● **What the task requires**: Your reply must contain the full listing below, reproduced exactly, but no pictures.
[[ Raw data, beginning ]]
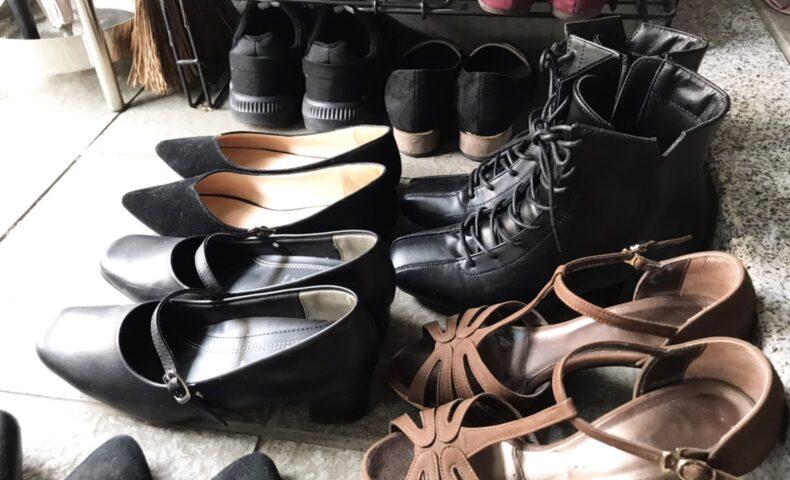 たくさん靴がある玄関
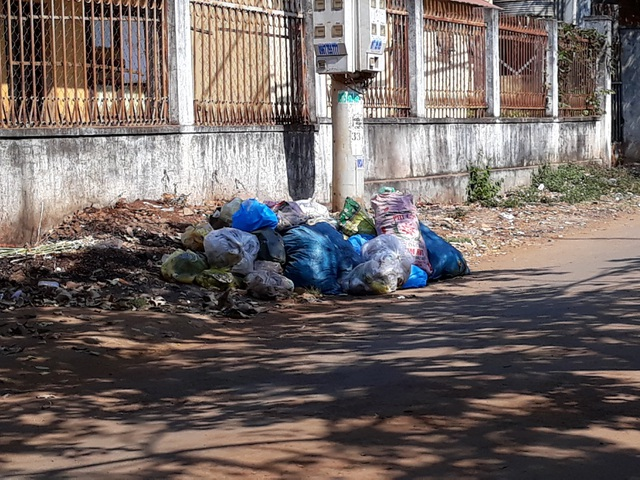 Garbage piles up poses threat in Đắk Lắk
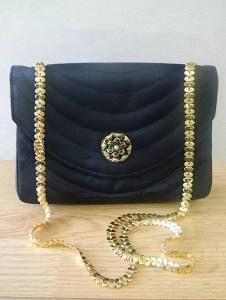 Vintage CHANEL Gripoix noir soie embrayage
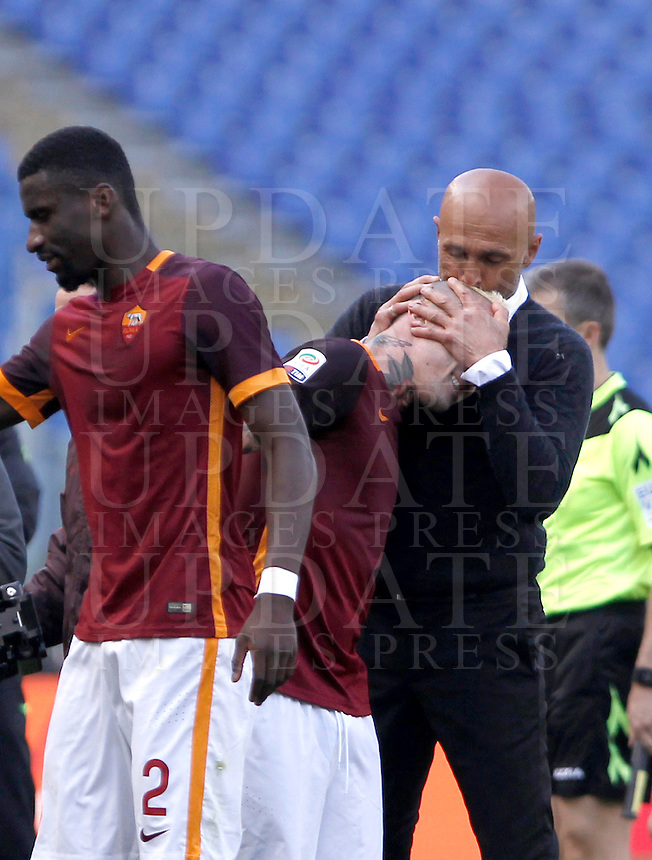 Calcio, Serie A: Roma vs Napoli. Roma, stadio Olimpico, 25 aprile 2016.<br /> Roma's coach Luciano Spalletti, right, kisses his player Radja Nainggolan, who cored the winning goal during the Italian Serie A football match between Roma and Napoli at Rome's Olympic stadium, 25 April 2016. Roma won 1-0.<br /> UPDATE IMAGES PRESS/Isabella Bonotto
[[ Raw data, end ]]
● **Output**:
 たくさん靴がある玄関
 Garbage piles up poses threat in Đắk Lắk
 Vintage CHANEL Gripoix noir soie embrayage
 Calcio, Serie A: Roma vs Napoli. Roma, stadio Olimpico, 25 aprile 2016.<br /> Roma's coach Luciano Spalletti, right, kisses his player Radja Nainggolan, who cored the winning goal during the Italian Serie A football match between Roma and Napoli at Rome's Olympic stadium, 25 April 2016. Roma won 1-0.<br /> UPDATE IMAGES PRESS/Isabella Bonotto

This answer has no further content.